Trasmettere il valore degli esempi positivi dei Giusti ai giovani, creare con loro una relazione positiva, ascoltarli e renderli protagonisti. Ne abbiamo parlato con don Gino Rigoldi, cappellano dell’istituto penale minorile Cesare Beccaria e presidente di Comunità Nuova.

Secondo la sua esperienza di educatore, quanto conta la trasmissione di esempi positivi per i giovani?

La cosa più importante sono i comportamenti, i convincimenti e le scelte che fanno gli adulti di riferimento, quelli con cui queste persone hanno un rapporto educativo, una relazione vera.

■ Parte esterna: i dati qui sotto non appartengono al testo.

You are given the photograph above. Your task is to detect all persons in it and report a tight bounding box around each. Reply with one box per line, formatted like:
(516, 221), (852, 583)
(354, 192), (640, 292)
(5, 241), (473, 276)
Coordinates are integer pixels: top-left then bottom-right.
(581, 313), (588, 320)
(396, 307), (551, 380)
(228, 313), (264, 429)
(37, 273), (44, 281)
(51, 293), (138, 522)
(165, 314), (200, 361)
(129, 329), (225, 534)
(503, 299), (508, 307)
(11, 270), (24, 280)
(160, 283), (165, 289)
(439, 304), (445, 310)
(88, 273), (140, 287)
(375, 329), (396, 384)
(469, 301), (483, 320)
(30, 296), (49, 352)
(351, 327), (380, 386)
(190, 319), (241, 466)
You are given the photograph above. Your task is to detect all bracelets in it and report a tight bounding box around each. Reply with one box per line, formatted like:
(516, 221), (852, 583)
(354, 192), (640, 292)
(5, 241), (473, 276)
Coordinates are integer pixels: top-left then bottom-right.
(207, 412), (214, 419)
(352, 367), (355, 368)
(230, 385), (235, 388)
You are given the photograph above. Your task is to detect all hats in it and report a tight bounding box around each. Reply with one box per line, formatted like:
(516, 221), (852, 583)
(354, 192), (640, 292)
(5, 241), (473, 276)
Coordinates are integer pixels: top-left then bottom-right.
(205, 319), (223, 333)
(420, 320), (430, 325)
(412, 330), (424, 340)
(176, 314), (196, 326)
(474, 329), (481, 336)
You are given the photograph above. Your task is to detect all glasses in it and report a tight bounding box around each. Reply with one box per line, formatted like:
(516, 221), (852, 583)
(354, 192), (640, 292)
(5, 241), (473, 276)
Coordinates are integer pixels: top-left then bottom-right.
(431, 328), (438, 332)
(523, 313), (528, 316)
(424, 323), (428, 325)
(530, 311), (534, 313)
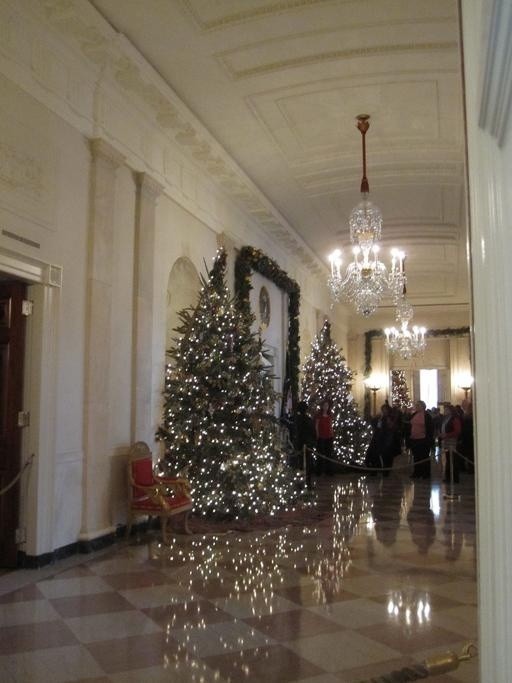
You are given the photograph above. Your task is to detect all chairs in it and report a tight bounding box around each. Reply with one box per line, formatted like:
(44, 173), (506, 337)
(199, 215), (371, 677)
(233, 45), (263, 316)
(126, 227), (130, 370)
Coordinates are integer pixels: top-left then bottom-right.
(120, 441), (198, 546)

Certo è che la testimonianza, il racconto di episodi di giustizia vera - lontano da sentimenti più o meno retorici - è un elemento che dà grande dignità all’educatore e uno stimolo, un modello di pensiero, ai giovani.

In questo quadro, ritiene che i Giusti possano essere importanti per l’educazione alla responsabilità personale, per insegnare ad agire seguendo la propria coscienza?

Sicuramente sì, a patto che il racconto non sia retorico. Spesso si corre il rischio di beatificare le persone che hanno compiuto azioni esemplari come degli assoluti del bene, anche con l’utilizzo di un linguaggio molto lontano da quello della normalità di chi si impegna per la giustizia. Bisogna trovare un linguaggio di verità, essenziale, concreto, e in questo modo il racconto diventa credibile. Se invece diventa una narrazione gloriosa non funziona, perché anche il linguaggio ha la sua importanza per convincere ed entrare in contatto con i giovani.

Secondo la sua esperienza, qual è l’elemento fondamentale per creare una relazione positiva e costruttiva con i giovani?

Il primo passo da fare con i giovani è farli accorgere che tu stai guardano proprio loro, che li ascolti. Bisogna cioè dare importanza alle loro parole, trasmettere loro “qualcosa di tuo” trattandoli come persone concrete. I ragazzi infatti non sono degli utenti, ma degli esseri umani con cui dialogare; non sono dei clienti all’interno del grande pubblico, ma persone con cui scambiare pensieri, parole, delusioni e gioie. Un giovane deve essere “visto”, deve capire che stai parlando proprio con lui. Solo in questo modo può partire una relazione positiva.

Parlando di esempi positivi da trasmettere ai giovani, ritiene che il valore dei Giusti della Shoah possa essere ritenuto un valore universale, valido per l’umanità intera?

Assolutamente sì. La giustizia è infatti un bene universale, si è espressa in maniera grandiosa in occasione della Shoah ma si è espressa in modo altrettanto grandioso durante il genocidio degli armeni, in Sud Sudan, in Ruanda. Imbalsamare questo concetto in una data è limitativo, non è vero che diffondendo i Giardini dei Giusti si rende meno importante quanto è accaduto durante la Shoah, ma è vero invece che così si moltiplica il suo valore.

Per concludere, chi sono i Giusti oggi?

Secondo me i Giusti oggi sono tutti coloro che si guardano in giro, vedono le ingiustizie e ci mettono la faccia, il tempo, il denaro, la loro persona, la professionalità, il loro nome, a differenza di tanti difensori della giustizia “a parole”. Io ho in mente l’esempio del samaritano: davanti a un uomo percosso e in fin di vita, tutti quelli che lo hanno visto sono passati oltre senza soccorrerlo, fino a quando è arrivato il samaritano, che si è fermato e ha curato il bisognoso. Questo è per me il modello del Giusto.